__Problem to solve__
Return the whole listing, keeping every character the same.

__Extracted records__
▽
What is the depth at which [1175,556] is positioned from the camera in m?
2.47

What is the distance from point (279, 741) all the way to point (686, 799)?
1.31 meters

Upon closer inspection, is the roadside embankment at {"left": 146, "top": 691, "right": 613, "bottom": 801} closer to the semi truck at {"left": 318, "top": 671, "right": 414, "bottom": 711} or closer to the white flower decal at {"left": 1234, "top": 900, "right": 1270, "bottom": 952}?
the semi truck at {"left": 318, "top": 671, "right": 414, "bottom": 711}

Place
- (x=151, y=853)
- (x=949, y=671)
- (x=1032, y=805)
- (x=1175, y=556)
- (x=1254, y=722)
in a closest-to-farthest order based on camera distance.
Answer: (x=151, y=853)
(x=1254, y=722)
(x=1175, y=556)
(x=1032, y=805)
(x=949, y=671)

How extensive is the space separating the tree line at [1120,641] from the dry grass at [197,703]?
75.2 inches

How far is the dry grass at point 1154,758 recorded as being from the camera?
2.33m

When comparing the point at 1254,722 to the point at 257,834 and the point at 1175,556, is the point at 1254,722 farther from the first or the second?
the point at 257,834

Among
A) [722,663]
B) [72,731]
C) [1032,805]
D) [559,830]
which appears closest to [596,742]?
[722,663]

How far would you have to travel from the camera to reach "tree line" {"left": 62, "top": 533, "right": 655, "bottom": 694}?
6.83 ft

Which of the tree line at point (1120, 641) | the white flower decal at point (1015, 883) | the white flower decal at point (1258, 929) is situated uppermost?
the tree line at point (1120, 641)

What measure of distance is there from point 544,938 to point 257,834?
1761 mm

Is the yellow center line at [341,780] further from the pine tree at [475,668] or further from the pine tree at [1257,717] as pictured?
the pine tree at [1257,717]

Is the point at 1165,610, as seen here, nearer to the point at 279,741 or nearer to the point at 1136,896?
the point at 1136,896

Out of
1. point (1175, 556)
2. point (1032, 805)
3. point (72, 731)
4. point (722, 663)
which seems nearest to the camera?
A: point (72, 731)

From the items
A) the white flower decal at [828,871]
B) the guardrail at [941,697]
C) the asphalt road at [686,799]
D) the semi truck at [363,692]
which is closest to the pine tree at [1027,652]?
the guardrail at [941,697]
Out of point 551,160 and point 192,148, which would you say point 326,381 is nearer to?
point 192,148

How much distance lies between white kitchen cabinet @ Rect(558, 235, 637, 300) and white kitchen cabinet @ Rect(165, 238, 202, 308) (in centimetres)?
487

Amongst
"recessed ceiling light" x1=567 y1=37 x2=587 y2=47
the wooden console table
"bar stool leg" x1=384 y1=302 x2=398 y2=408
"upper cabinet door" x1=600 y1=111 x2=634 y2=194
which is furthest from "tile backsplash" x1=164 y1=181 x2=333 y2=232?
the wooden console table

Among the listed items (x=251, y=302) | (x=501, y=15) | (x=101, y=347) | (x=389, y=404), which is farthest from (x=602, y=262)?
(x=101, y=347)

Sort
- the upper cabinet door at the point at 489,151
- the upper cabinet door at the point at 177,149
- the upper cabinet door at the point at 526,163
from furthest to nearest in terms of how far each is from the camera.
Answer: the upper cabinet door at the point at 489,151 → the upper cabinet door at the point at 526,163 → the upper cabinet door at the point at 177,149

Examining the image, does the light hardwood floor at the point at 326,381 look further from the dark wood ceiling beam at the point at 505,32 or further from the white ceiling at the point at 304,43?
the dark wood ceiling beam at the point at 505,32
△
__Output below__
What is the depth at which [1175,556] is positioned from the camera in m?
2.47

What is the distance from point (279, 741) all the way to point (686, 799)?
1.31 meters

Upon closer inspection, is the roadside embankment at {"left": 146, "top": 691, "right": 613, "bottom": 801} closer to the semi truck at {"left": 318, "top": 671, "right": 414, "bottom": 711} or closer to the white flower decal at {"left": 1234, "top": 900, "right": 1270, "bottom": 952}?
the semi truck at {"left": 318, "top": 671, "right": 414, "bottom": 711}

Place
- (x=151, y=853)
- (x=949, y=671)
- (x=1032, y=805)
- (x=1175, y=556)
- (x=1254, y=722)
in a closest-to-farthest order based on camera distance.
Answer: (x=151, y=853)
(x=1254, y=722)
(x=1175, y=556)
(x=1032, y=805)
(x=949, y=671)

How extensive is the space separating the tree line at [1120,641] from the dry grass at [197,703]?
75.2 inches

How far is the dry grass at point 1154,758 recorded as being from the camera?
2.33m

When comparing the point at 1254,722 to the point at 257,834 and the point at 1175,556, is the point at 1254,722 farther from the first or the second?
the point at 257,834

Among
A) [722,663]
B) [72,731]
C) [1032,805]
D) [559,830]
which appears closest to [596,742]?
[722,663]

How far would you have to travel from the camera to reach "tree line" {"left": 62, "top": 533, "right": 655, "bottom": 694}?
6.83 ft

Which of the tree line at point (1120, 641) | the white flower decal at point (1015, 883) | the white flower decal at point (1258, 929) is situated uppermost?
the tree line at point (1120, 641)

What measure of distance is there from point 544,938 to point 257,834?
1761 mm

Is the yellow center line at [341,780] further from the pine tree at [475,668] or further from the pine tree at [1257,717] as pictured?
the pine tree at [1257,717]

Is the point at 1165,610, as seen here, nearer to the point at 279,741 or nearer to the point at 1136,896?
the point at 1136,896

Out of
1. point (1175, 556)
2. point (1032, 805)
3. point (72, 731)
4. point (722, 663)
which seems nearest to the camera?
A: point (72, 731)

From the items
A) the white flower decal at [828,871]
B) the guardrail at [941,697]
C) the asphalt road at [686,799]
D) the semi truck at [363,692]
which is closest to the pine tree at [1027,652]?
the guardrail at [941,697]
Out of point 551,160 and point 192,148, which would you say point 326,381 is nearer to?
point 192,148

How much distance lies between white kitchen cabinet @ Rect(558, 235, 637, 300) and white kitchen cabinet @ Rect(165, 238, 202, 308) (in centimetres)?
487

Amongst
"recessed ceiling light" x1=567 y1=37 x2=587 y2=47
the wooden console table
"bar stool leg" x1=384 y1=302 x2=398 y2=408
"upper cabinet door" x1=600 y1=111 x2=634 y2=194
which is furthest from "tile backsplash" x1=164 y1=181 x2=333 y2=232?
the wooden console table

Among the listed items (x=251, y=302) | (x=501, y=15) | (x=101, y=347) | (x=389, y=404), which is farthest from (x=602, y=262)?
(x=101, y=347)

Sort
- the upper cabinet door at the point at 489,151
- the upper cabinet door at the point at 177,149
- the upper cabinet door at the point at 526,163
from furthest to nearest in terms of how far each is from the camera.
Answer: the upper cabinet door at the point at 489,151 → the upper cabinet door at the point at 526,163 → the upper cabinet door at the point at 177,149

Examining the image, does the light hardwood floor at the point at 326,381 look further from the dark wood ceiling beam at the point at 505,32 or further from the white ceiling at the point at 304,43?
the dark wood ceiling beam at the point at 505,32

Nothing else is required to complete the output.